Exercise brief
Begin at the line that holds "Is it accurate" and retype every line through the end of the material, both included. Leave out the pictures.

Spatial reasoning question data

####

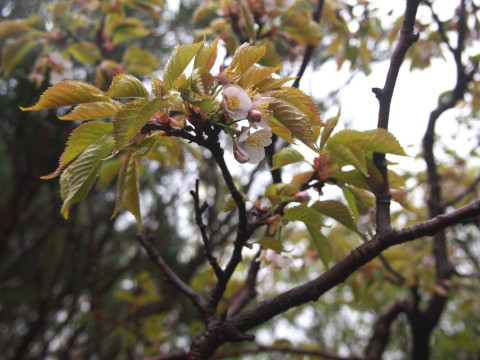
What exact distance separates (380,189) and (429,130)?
78 centimetres

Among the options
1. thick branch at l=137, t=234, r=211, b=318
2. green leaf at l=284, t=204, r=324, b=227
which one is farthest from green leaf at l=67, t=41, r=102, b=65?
green leaf at l=284, t=204, r=324, b=227

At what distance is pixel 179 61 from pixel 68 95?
6.2 inches

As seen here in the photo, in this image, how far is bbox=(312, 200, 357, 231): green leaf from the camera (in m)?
0.68

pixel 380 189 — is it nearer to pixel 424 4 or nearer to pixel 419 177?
pixel 424 4

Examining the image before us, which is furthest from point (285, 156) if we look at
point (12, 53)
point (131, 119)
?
point (12, 53)

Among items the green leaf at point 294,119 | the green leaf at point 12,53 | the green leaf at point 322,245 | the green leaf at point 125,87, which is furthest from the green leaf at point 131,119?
the green leaf at point 12,53

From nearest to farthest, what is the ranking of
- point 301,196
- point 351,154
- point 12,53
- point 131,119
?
point 131,119 < point 351,154 < point 301,196 < point 12,53

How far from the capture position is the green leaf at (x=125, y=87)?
19.3 inches

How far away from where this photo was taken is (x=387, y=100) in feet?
2.39

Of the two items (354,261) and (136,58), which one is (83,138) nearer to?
(354,261)

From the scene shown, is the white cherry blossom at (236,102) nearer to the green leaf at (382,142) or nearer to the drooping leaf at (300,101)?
the drooping leaf at (300,101)

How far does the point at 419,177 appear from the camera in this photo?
2.30m

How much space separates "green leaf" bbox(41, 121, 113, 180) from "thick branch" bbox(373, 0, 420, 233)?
1.47 feet

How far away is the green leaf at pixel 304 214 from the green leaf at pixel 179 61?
0.91ft
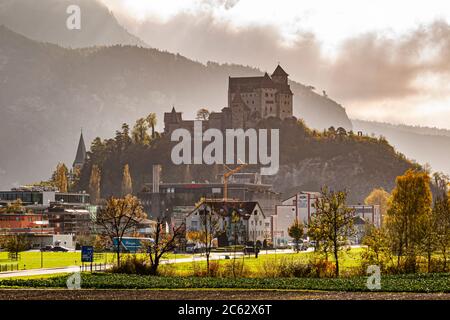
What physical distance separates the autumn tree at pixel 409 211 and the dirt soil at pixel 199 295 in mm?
28047

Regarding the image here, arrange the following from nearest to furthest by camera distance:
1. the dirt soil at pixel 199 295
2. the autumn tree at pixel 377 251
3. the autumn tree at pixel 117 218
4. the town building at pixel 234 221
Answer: the dirt soil at pixel 199 295
the autumn tree at pixel 377 251
the autumn tree at pixel 117 218
the town building at pixel 234 221

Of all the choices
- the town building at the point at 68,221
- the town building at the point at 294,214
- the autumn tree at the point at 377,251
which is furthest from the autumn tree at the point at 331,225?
the town building at the point at 68,221

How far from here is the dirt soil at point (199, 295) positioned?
145ft

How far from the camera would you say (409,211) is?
86062 millimetres

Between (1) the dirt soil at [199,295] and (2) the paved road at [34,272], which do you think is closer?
(1) the dirt soil at [199,295]

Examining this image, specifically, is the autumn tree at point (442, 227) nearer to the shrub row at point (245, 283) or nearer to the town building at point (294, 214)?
the shrub row at point (245, 283)

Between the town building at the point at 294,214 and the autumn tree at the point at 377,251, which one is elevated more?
the town building at the point at 294,214

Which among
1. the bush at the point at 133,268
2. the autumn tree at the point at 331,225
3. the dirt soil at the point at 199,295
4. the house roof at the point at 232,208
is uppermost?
the house roof at the point at 232,208

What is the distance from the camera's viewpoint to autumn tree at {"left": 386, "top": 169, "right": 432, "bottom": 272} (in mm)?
78375

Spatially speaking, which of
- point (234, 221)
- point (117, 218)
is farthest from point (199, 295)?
point (234, 221)

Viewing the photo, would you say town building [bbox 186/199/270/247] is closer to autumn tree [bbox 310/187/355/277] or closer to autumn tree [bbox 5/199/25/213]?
autumn tree [bbox 5/199/25/213]

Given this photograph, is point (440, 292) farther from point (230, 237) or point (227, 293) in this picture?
point (230, 237)
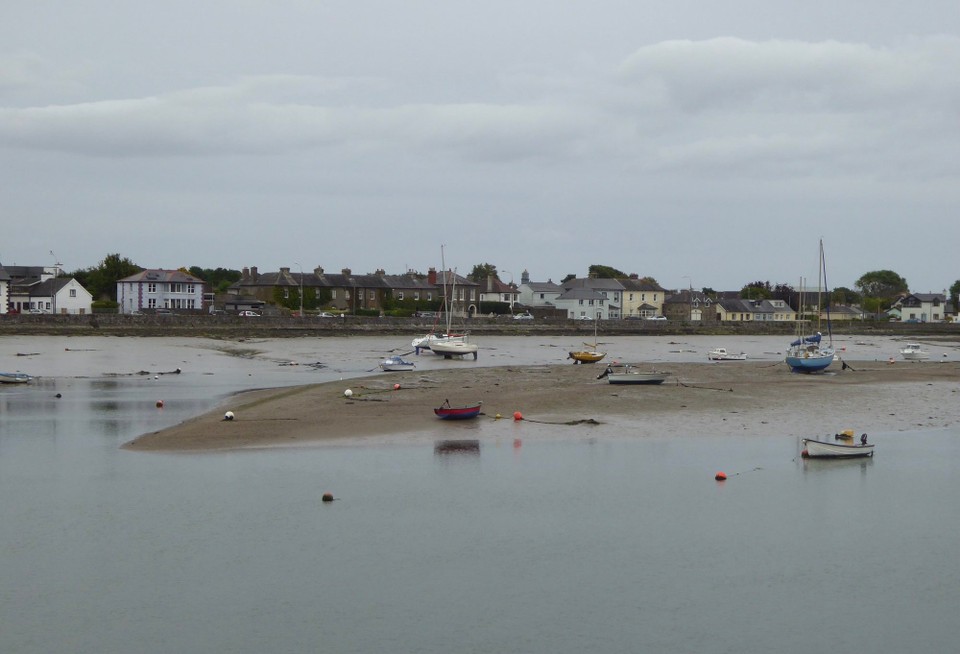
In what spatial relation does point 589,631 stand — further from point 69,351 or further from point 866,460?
point 69,351

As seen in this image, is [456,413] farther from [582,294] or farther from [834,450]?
[582,294]

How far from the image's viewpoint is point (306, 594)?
16.7 metres

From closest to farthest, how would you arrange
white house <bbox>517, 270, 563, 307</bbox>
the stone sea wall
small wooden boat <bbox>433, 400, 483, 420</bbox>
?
small wooden boat <bbox>433, 400, 483, 420</bbox>, the stone sea wall, white house <bbox>517, 270, 563, 307</bbox>

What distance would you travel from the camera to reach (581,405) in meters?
39.3

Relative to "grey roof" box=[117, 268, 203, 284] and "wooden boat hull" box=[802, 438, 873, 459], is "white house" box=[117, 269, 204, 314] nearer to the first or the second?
"grey roof" box=[117, 268, 203, 284]

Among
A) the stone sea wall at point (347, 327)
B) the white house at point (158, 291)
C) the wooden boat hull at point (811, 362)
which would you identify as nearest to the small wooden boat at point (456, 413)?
the wooden boat hull at point (811, 362)

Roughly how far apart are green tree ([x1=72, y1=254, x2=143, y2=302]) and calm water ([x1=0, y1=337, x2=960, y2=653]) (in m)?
96.6

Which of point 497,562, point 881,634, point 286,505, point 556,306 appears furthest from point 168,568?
point 556,306

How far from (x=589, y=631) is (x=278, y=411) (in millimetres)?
23607

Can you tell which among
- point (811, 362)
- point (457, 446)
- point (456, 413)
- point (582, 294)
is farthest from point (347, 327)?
point (457, 446)

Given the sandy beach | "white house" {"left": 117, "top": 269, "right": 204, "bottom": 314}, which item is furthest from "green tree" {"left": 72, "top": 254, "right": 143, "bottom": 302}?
the sandy beach

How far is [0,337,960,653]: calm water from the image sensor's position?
50.0 ft

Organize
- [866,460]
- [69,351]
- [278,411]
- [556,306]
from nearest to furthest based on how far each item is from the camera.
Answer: [866,460], [278,411], [69,351], [556,306]

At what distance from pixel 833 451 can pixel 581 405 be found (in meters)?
12.6
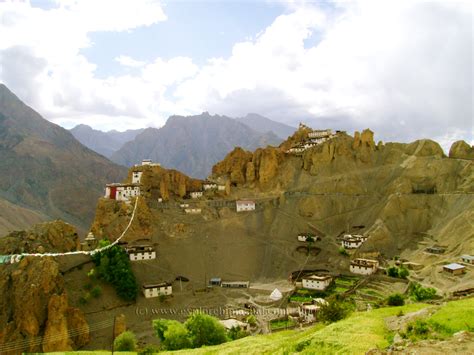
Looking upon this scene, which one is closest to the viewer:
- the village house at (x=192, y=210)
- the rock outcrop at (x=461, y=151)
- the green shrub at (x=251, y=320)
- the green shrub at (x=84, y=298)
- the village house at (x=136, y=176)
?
the green shrub at (x=251, y=320)

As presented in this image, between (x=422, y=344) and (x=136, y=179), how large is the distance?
83916 mm

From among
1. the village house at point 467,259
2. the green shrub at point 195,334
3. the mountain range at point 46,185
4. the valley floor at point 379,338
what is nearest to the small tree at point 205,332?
the green shrub at point 195,334

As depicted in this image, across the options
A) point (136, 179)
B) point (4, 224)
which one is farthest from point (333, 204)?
point (4, 224)

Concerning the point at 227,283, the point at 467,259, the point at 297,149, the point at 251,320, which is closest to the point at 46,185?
the point at 297,149

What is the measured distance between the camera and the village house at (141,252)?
244 ft

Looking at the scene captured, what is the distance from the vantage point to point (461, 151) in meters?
95.7

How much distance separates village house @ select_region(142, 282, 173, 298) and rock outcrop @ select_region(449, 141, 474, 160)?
69888 mm

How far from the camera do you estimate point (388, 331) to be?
20875 millimetres

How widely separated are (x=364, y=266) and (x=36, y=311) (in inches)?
1902

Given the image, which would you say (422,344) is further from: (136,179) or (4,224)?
(4,224)

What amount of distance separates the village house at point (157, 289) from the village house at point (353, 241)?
32680 mm

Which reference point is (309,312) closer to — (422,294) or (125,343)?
(422,294)

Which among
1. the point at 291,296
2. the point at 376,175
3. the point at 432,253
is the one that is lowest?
the point at 291,296

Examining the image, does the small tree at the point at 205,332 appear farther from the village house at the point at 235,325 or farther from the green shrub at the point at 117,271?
the green shrub at the point at 117,271
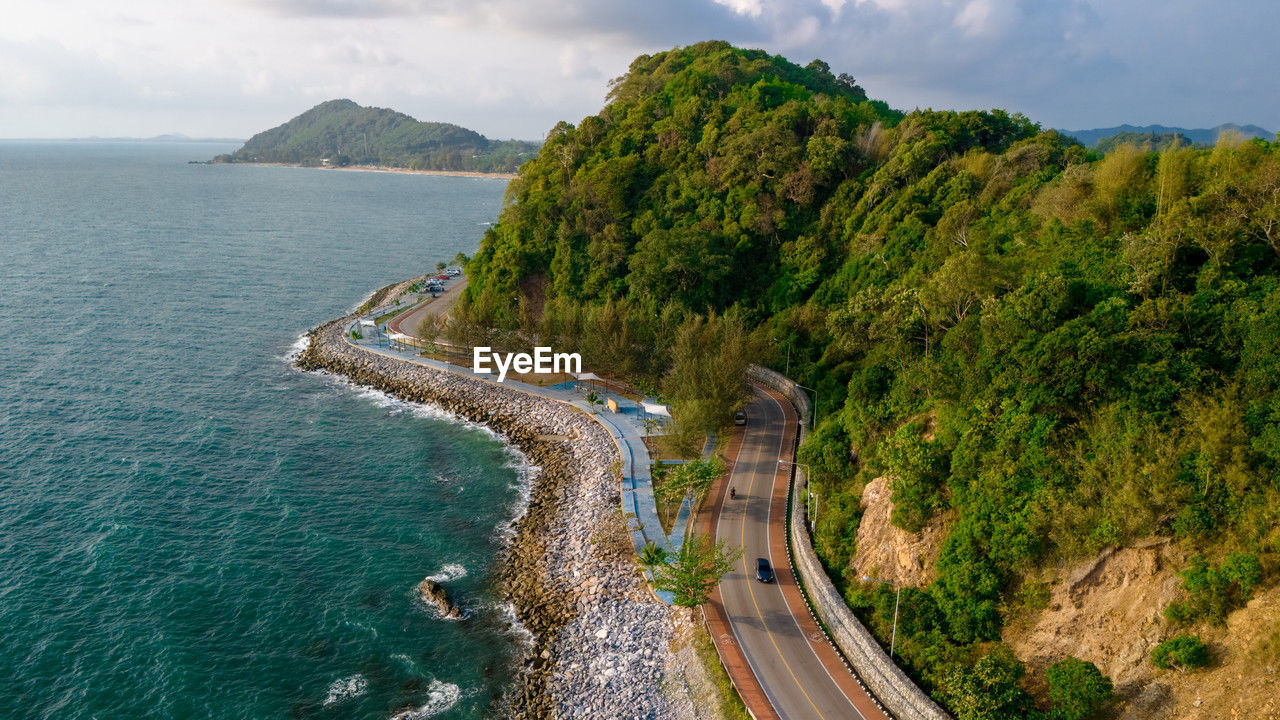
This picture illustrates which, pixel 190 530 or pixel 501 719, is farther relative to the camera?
pixel 190 530

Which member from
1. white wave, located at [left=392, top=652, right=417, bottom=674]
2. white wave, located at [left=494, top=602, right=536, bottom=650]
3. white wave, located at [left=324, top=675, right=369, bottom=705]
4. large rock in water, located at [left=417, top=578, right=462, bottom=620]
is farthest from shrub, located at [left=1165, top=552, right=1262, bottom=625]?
white wave, located at [left=324, top=675, right=369, bottom=705]

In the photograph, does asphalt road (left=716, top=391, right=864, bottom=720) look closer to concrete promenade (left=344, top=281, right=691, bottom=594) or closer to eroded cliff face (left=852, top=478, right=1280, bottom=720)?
concrete promenade (left=344, top=281, right=691, bottom=594)

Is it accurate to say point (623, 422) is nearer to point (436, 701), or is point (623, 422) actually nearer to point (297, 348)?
point (436, 701)

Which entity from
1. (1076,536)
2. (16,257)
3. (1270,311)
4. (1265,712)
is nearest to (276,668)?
(1076,536)

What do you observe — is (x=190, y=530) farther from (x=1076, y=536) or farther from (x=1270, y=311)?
(x=1270, y=311)

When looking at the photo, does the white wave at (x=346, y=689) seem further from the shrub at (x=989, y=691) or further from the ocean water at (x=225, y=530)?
the shrub at (x=989, y=691)

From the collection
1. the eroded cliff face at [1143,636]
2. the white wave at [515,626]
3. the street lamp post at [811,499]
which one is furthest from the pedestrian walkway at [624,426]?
the eroded cliff face at [1143,636]
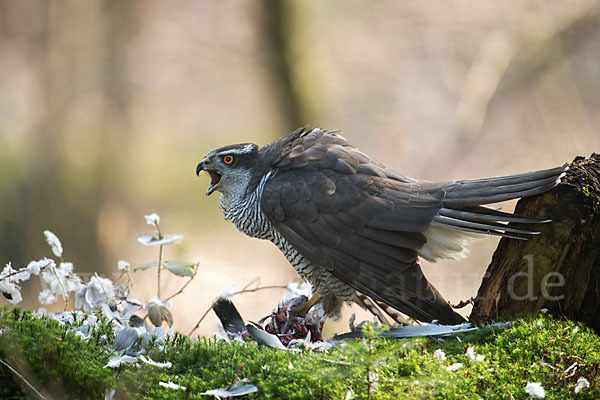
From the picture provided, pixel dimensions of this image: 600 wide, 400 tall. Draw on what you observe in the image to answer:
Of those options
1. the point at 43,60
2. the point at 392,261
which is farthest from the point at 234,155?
the point at 43,60

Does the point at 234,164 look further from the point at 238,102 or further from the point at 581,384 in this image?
the point at 238,102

####

Task response
Is it accurate to say point (623, 422) is nearer to point (436, 701), or is point (623, 422) actually nearer to point (297, 348)?
point (436, 701)

Which entity from
1. (1076,536)
2. (16,257)
3. (1270,311)
4. (1265,712)
is nearest to (276,668)?
(1076,536)

What do you observe — is (x=190, y=530) farther from (x=1076, y=536) or farther from (x=1270, y=311)?
(x=1270, y=311)

When looking at the photo, does the white wave at (x=346, y=689) seem further from the shrub at (x=989, y=691) or further from the ocean water at (x=225, y=530)?
the shrub at (x=989, y=691)

From the collection
1. the eroded cliff face at [1143,636]
2. the white wave at [515,626]
3. the street lamp post at [811,499]
which one is furthest from the pedestrian walkway at [624,426]?
the eroded cliff face at [1143,636]
From the picture provided, pixel dimensions of this image: 600 wide, 400 tall. Draw on what you observe in the image to answer:
Of those options
1. the point at 43,60
2. the point at 392,261
which is farthest from the point at 234,155?
the point at 43,60

Does the point at 234,164 look further from the point at 238,102 or further from the point at 581,384 in this image?
the point at 238,102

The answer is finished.